Chlopcy Rometowcy - Forum Romeciarzy!
Mój pierwszy Ogar 200 - Wersja do druku

+- Chlopcy Rometowcy - Forum Romeciarzy! (https://www.chlopcyrometowcy.pl)
+-- Dział: Motorowery i motocykle Romet (/forumdisplay.php?fid=13)
+--- Dział: Nasze Romety (/forumdisplay.php?fid=14)
+--- Wątek: Mój pierwszy Ogar 200 (/showthread.php?tid=10637)



RE: Mój pierwszy Ogar 200 - MrF4k - 27-02-2013 23:04:12

Z daleka to jeszcze wyglada jakoś, ale troche lepiej niż było jest


RE: Mój pierwszy Ogar 200 - Quake96 - 27-02-2013 23:56:58

Wiem koła, linki, wiem... Niestety nie dysponowalem ani narzędziami ani osobą ktora by mi przy tym pomogła. Zdjęta była cała góra, tj. bak, siedzenie, filtr, rejestracja... Silnik był zakryty i nic mu sie nie stało. Kazda plamka na nim była zaraz wyczyszczona (choć było ledwie ze 3 kropki). Linki no niestety, oberwało im się. Postaram sie je doczyścić. Co do kół. Były zakryte gazetą oklejoną żeby nie spadała. Niestety drobne przedarcia w gazecie ktorych nie zauważyłem i macie tu efekt :/ Trochę tego zaraz po malowaniu wyczyścilem, ale w piwnicy mam tylko dwie lampki z czego pod koniec strzelila mi jedna żarówka. Poza tym mialem już dość siedzenia od 3 godzin w piwnicy i zwyczajnie nie zauważyłem tych pozostałych śladow. Dopiero na tym zdjęciu sam sie przerazilem. Ale spokojnie. Przy czyszczeniu felg bedę to szorował, obiecuję!

■ DOSTARCZONE DANE ■
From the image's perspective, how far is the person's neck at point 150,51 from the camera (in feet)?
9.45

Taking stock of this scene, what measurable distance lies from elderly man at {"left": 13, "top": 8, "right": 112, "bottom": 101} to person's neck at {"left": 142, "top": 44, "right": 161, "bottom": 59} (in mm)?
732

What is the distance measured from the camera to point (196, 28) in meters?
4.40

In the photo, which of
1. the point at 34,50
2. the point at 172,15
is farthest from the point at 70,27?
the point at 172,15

---

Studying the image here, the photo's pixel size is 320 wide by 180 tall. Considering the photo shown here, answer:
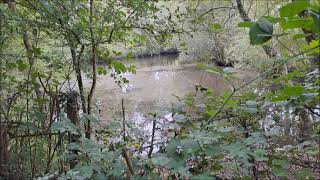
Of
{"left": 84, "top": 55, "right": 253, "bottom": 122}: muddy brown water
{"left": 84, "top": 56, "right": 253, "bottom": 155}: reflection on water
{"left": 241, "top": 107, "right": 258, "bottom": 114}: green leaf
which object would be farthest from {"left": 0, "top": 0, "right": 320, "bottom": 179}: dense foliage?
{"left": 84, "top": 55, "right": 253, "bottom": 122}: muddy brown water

...

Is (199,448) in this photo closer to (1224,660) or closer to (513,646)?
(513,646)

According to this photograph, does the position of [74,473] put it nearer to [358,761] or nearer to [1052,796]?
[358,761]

■ ZADANIE DO WYKONANIA ■
Kontynuuj wątek z forum o pierwszym motorowerze Ogar 200. Zacznij zaraz po ostatniej wypowiedzi w tym wątku.

■ WYNIK ZADANIA ■
Powiem wam dodatkowo, że zdjęcie nijak ma się do rzeczywistości. W rzeczywistości kolor nie jest taki jasny tylko ładniejszy i ogólnie malowanie nie wygląda źle. Jedynie te niedociągnięcia w postaci linek itd. psują efekt. Ale szczerze wam przyznam, że wolę go takiego niż jak poprzednio. Bo mnie sie mimo wszystko podoba i nie oczekiwałem takich efektów po malowaniu "na żywca".

Całość będzie jeszcze raz malowana - latem. Jak kupie nową ramę to pewnie pozostane przy niebieskim kolorze (jeśli mi się nie znudzi) a ramę dam może na czarno.


No i muszę dać mały update...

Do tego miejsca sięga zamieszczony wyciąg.